= Leucone =

Thessalian mythological woman

In Greek mythology, Leucone (/ˈljuːkɒni/; Λευκώνη) is a minor figure from Thessaly. She was married to a huntsman named Cyanippus, but he neglected her in favour of hunting in the woods. Leucone followed him one day there, and was attacked and killed by his hunting dogs which mistook her for a wild beast. Her tale is primarily attested in the Sorrows of Love, a work by Roman-era Greek writer Parthenius of Nicaea and other minor scholiasts.

== Family ==
Nothing is known about Leucone's family or homeland, though she might have been from Thessaly, like her husband Cyanippus.

== Mythology ==
According to the tale, Cyanippus begged Leucone's parents for her hand in marriage, and they agreed. The two soon married, but Cyanippus loved to hunt lions and bears in the woods more than anything, and often when he returned home at night he was too tired to even talk to Leucone, or he would spend the night at the forest and not come home at all.

After this had happened many times, Leucone began suspecting that her husband was being unfaithful to her, and was meeting some other woman in the woods instead of hunting. So, one day she dressed up in hunting gear and followed him in secret as he went out to hunt unsuspecting. Cyanippus's extremely savage hunting hounds scented Leucone while he was not around, thought her for some wild animal, and in the absence of their master, attacked and tore her into pieces.

When Cyanippus found her torn body after some time, he was consumed with immense grief, and with the help of his hunting companions he lit up her funeral pyre. As he set her dead body up in the pyre, he slew all of his hounds which had caused her death, and after much weeping for his dead wife he took his own life as well.

** Dataset content **
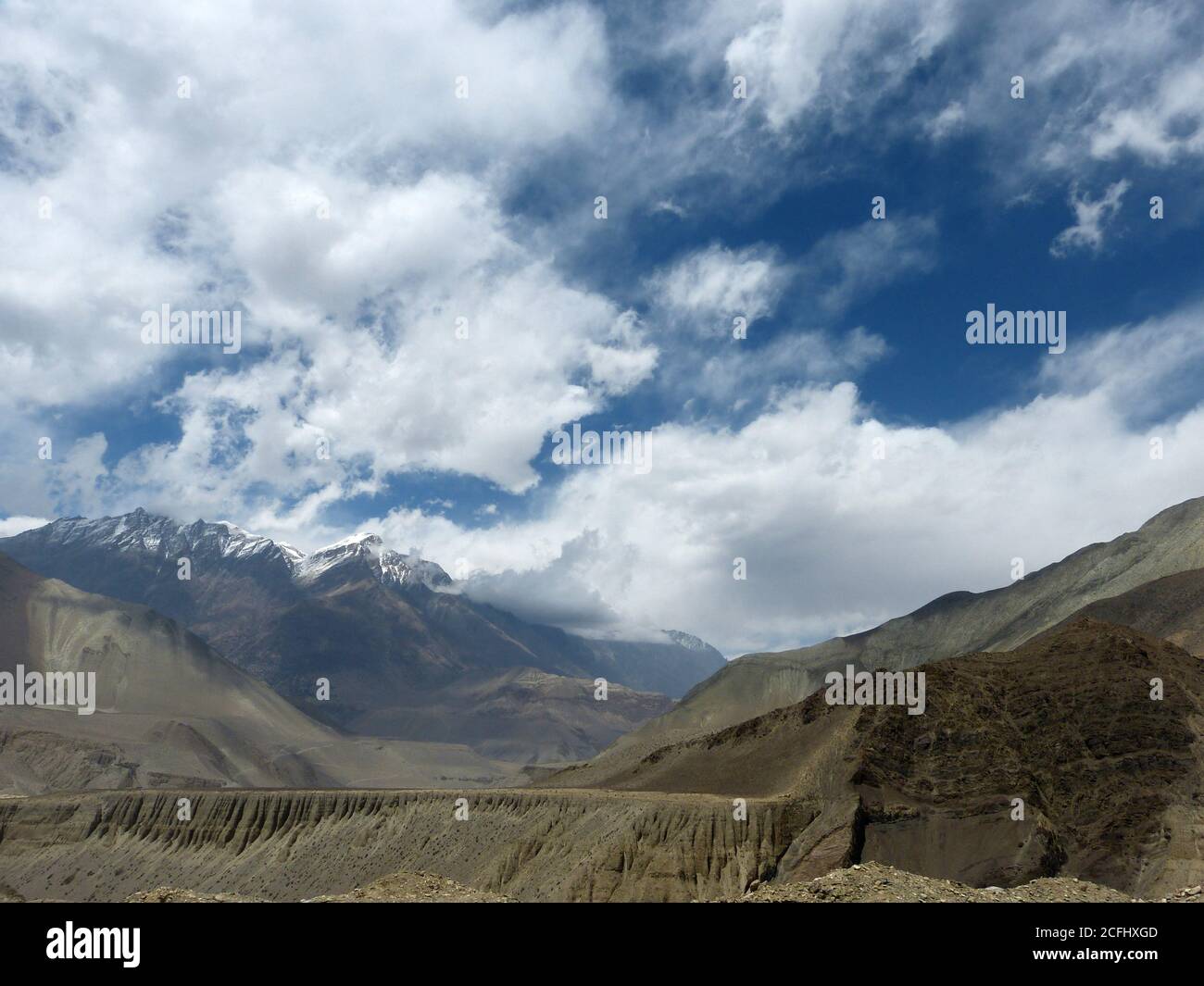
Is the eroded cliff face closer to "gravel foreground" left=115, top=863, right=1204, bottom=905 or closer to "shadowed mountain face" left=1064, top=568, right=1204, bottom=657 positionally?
"gravel foreground" left=115, top=863, right=1204, bottom=905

** Aim A **
In the Leucone passage above, what two kinds of animals did Cyanippus love to hunt in the woods?
** Aim B **
Decide whether each statement agrees with the Leucone passage above, answering yes or no and quoting the deciding words: (i) Leucone's parents refused Cyanippus's request to marry her. (ii) Cyanippus killed all of his hounds after Leucone's death. (iii) Leucone's tale is primarily attested in a work by Parthenius of Nicaea.
** Aim C **
Transcribe the portion of the Leucone passage above starting at "In Greek mythology, Leucone" and ending at "other minor scholiasts.".

** Task response A **
Lions and bears.

** Task response B **
(i) No: "Cyanippus begged Leucone's parents for her hand in marriage, and they agreed."
(ii) Yes: "he slew all of his hounds which had caused her death"
(iii) Yes: "Her tale is primarily attested in the Sorrows of Love, a work by Roman-era Greek writer Parthenius of Nicaea"

** Task response C **
In Greek mythology, Leucone (/ˈljuːkɒni/; Λευκώνη) is a minor figure from Thessaly. She was married to a huntsman named Cyanippus, but he neglected her in favour of hunting in the woods. Leucone followed him one day there, and was attacked and killed by his hunting dogs which mistook her for a wild beast. Her tale is primarily attested in the Sorrows of Love, a work by Roman-era Greek writer Parthenius of Nicaea and other minor scholiasts.